Abstract
Disulfiram (DSF) is an approved treatment for chronic alcoholism by inhibiting acetaldehyde dehydrogenase to increase ethanol sensitivity. It is also being explored for treatment of autoimmune, inflammatory, and viral diseases. As a Biopharmaceutics Classification System Class II drug, DSF has low solubility (4.09 mg/L at 25 °C) but high permeability, which limits its dissolution and bioavailability. This study aimed to improve DSF solubility and dissolution using particle size reduction and spray-dried solid dispersions.
Solid dispersions of DSF were prepared using a commercial graft amphiphilic co-polymer carrier, Soluplus (SOL), at different weight ratios of 1:5, 1:1, and 5:1 of DSF:SOL. The powder samples were characterised using scanning electron microscopy (SEM) to assess particle morphology, Fourier-transform infrared spectroscopy (FTIR) for molecular interactions and dynamic scanning calorimetry (DSC) to analyse solid-state properties. Drug content and water solubility tests were conducted at room temperature. The dissolution test was performed using the US Pharmacopeia Apparatus 2.

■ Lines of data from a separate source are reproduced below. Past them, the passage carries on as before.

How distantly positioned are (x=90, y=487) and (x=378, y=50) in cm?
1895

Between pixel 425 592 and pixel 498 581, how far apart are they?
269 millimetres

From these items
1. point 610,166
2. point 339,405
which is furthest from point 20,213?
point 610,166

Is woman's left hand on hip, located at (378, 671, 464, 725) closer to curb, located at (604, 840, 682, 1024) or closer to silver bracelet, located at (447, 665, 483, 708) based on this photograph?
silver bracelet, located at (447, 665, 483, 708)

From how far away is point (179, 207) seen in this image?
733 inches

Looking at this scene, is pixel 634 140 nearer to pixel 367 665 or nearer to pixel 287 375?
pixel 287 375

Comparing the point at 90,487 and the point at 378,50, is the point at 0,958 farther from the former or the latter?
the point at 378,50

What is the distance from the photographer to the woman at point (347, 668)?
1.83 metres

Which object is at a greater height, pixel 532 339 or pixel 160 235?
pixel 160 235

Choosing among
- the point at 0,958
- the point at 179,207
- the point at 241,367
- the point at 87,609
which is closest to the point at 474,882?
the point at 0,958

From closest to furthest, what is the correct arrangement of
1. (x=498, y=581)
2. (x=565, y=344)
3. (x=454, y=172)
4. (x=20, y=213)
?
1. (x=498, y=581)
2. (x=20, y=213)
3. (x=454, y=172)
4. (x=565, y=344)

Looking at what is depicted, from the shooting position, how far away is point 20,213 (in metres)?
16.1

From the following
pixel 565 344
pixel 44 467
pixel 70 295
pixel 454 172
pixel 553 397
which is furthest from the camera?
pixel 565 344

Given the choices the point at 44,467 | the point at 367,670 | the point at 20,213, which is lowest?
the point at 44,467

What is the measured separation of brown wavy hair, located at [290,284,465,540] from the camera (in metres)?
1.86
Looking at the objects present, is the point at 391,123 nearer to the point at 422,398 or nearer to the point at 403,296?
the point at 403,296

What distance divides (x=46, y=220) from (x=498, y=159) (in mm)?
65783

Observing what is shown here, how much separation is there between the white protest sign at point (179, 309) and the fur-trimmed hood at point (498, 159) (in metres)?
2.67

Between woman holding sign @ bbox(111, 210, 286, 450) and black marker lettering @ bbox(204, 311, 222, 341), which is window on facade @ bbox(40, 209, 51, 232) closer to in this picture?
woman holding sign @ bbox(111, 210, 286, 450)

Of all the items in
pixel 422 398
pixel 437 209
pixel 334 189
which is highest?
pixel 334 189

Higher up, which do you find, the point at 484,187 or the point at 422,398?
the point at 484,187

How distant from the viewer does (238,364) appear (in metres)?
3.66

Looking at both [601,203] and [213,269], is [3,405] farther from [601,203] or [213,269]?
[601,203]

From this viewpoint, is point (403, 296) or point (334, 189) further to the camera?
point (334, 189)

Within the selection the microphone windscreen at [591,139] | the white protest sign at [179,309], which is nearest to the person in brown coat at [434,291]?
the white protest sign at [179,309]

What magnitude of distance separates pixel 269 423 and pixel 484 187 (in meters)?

According to SEM analysis, the 1:5 DSF-SOL powder particles were smooth and non-spherical, with an average size of 10.087 ± 6.931 μm. In FTIR results, the dipole-dipole interactions between DSF and SOL in DSF-SOL powder led to decreased transmittance spectra at the chemical bond of both DSF and SOL molecules. DSC data showed crystalline events for spray-dried DSF, while DSF-SOL displayed amorphous events, confirming the solid dispersion of DSF-SOL particles. The 1:5 DSF-SOL spray-dried powders showed up to an 8.7-fold increase in the DSF solubility and showed rapid dissolution, releasing over 80% DSF within 5 minutes.
This study successfully developed DSF-SOL solid dispersions with enhanced solubility and dissolution of DSF. The powder formulations can be developed into solid dosage forms to improve DSF bioavailability. Future studies, such as permeation through dialysis membranes, can determine if the solid dispersions have unchanged permeability for improved bioavailability from the solid dosage form.